La grande rievocazione del Palio di Legnano
Ogni ultima domenica di maggio, Legnano si anima con il Palio, nato dalla tradizione della Festa del Carroccio. Questa manifestazione, tra le più antiche rievocazioni storiche italiane, comprende una sfilata storica in costume con oggetti d’epoca e una gara ippica in cui si sfidano le otto contrade della città. Ogni gesto e ogni dettaglio raccontano la vita e le sfide del Medioevo, in un grande spettacolo collettivo che racchiude storia, ritualità e vita comunitaria.
Passeggiata tra contrade e costumi
La sfilata storica ci porta in un viaggio attraverso la vita medievale: oltre mille figuranti attraversano la città da est a ovest, con abiti e oggetti realizzati secondo le antiche tradizioni.
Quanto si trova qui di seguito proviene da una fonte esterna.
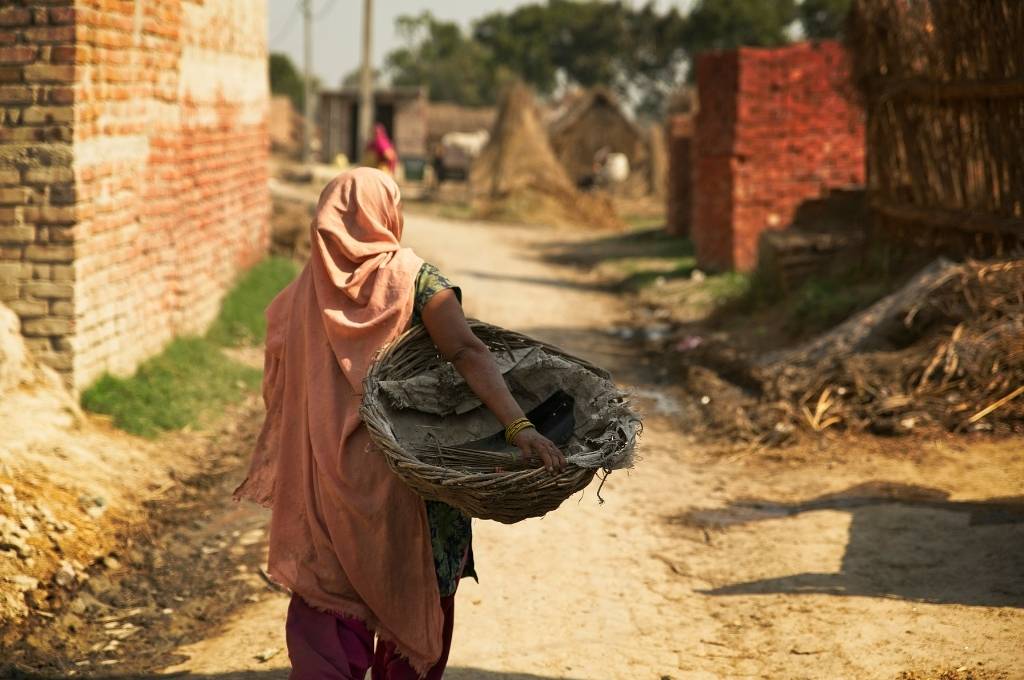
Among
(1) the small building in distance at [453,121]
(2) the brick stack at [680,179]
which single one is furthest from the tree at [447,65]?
(2) the brick stack at [680,179]

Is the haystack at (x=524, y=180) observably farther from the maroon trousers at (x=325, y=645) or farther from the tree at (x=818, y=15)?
the maroon trousers at (x=325, y=645)

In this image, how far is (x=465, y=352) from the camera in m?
3.17

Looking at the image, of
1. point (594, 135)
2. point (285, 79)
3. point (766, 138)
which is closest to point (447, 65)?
point (285, 79)

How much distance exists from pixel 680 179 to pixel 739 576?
12592 mm

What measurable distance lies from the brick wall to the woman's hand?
1030 centimetres

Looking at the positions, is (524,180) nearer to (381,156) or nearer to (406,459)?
(381,156)

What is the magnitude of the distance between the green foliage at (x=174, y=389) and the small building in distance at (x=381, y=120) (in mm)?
28627

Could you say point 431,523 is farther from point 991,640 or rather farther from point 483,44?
point 483,44

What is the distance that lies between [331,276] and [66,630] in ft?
7.31

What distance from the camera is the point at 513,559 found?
17.0 feet

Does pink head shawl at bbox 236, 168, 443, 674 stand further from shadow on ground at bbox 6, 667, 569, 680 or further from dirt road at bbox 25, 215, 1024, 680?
dirt road at bbox 25, 215, 1024, 680

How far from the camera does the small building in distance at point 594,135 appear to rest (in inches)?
1215

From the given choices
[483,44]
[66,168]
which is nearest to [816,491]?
[66,168]

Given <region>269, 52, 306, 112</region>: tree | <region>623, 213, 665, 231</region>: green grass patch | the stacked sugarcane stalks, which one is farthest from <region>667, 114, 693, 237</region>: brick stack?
<region>269, 52, 306, 112</region>: tree
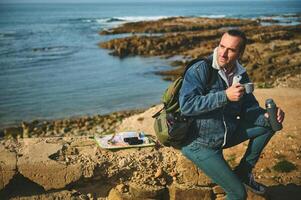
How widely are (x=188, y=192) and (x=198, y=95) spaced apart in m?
1.70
Le contrade ci mostrano ogni aspetto della società del tempo: dai guerrieri ai cortigiani, dagli artisti ai lavoratori, fino ai nobili e agli astrologi.
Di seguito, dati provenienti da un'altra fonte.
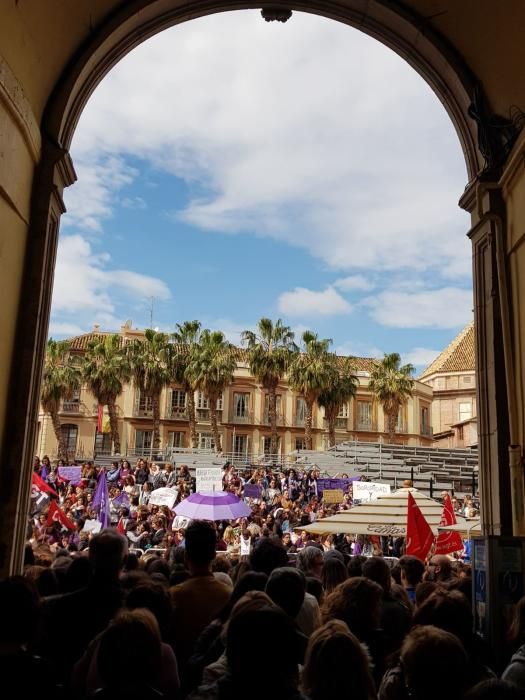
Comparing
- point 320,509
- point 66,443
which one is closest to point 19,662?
point 320,509

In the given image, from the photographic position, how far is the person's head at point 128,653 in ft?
8.00

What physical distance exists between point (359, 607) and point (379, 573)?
3.19 feet

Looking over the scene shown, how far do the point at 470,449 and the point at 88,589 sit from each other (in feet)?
140

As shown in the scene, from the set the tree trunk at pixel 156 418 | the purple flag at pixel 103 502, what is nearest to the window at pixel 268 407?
the tree trunk at pixel 156 418

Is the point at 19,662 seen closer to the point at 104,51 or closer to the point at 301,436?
the point at 104,51

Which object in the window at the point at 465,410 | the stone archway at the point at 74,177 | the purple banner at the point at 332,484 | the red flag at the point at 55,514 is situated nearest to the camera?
the stone archway at the point at 74,177

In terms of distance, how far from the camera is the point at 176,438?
54062 mm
Carroccio: il cuore della festa
In coda alla parata, avviene la rievocazione storica della Battaglia di Legnano, il cui simbolo principale è il Carroccio, attorno al quale nel 1176 si schierò l’esercito della lega. Il carroccio è trainato da sei buoi bianchi e ornato dalla Croce di Ariberto e dalla martinella, campana che nel medioevo si suonava in caso di guerra e che oggi suona al volo dei colombi.
Il mattino si celebra la Messa sul Carroccio in piazza San Magno, a cui segue l’investitura religiosa dei Capitani del Palio e la benedizione dei cavalli e dei fantini.
Il monumento al condottiero
Passeggiando per Legnano, ci rechiamo al monumento dedicato ad Alberto da Giussano, il leggendario condottiero che avrebbe guidato la Lega Lombarda alla vittoria nel 1176. Quest’opera di Enrico Butti, inaugurata nel 1900, ci ricorda l’importanza di tramandare le memorie che hanno plasmato la nostra identità regionale.
Festeggiamo la Lombardia, tra memoria tradizione e futuro
Il 29 maggio celebriamo la Lombardia con il Palio di Legano, camminando insieme tra le tradizioni e la celebrazione collettiva, riscoprendo il valore della memoria e della comunità. In questa giornata, possiamo anche conoscere chi contribuisce con creatività, impegno e operosità allo sviluppo della nostra regione: la Giunta regionale, infatti, consegna il Premio Rosa Camuna a persone e realtà che si distinguono nel sociale, nella cultura, nello sport e nell’economia, ricordandoci chi fa la storia della Lombardia anche oggi.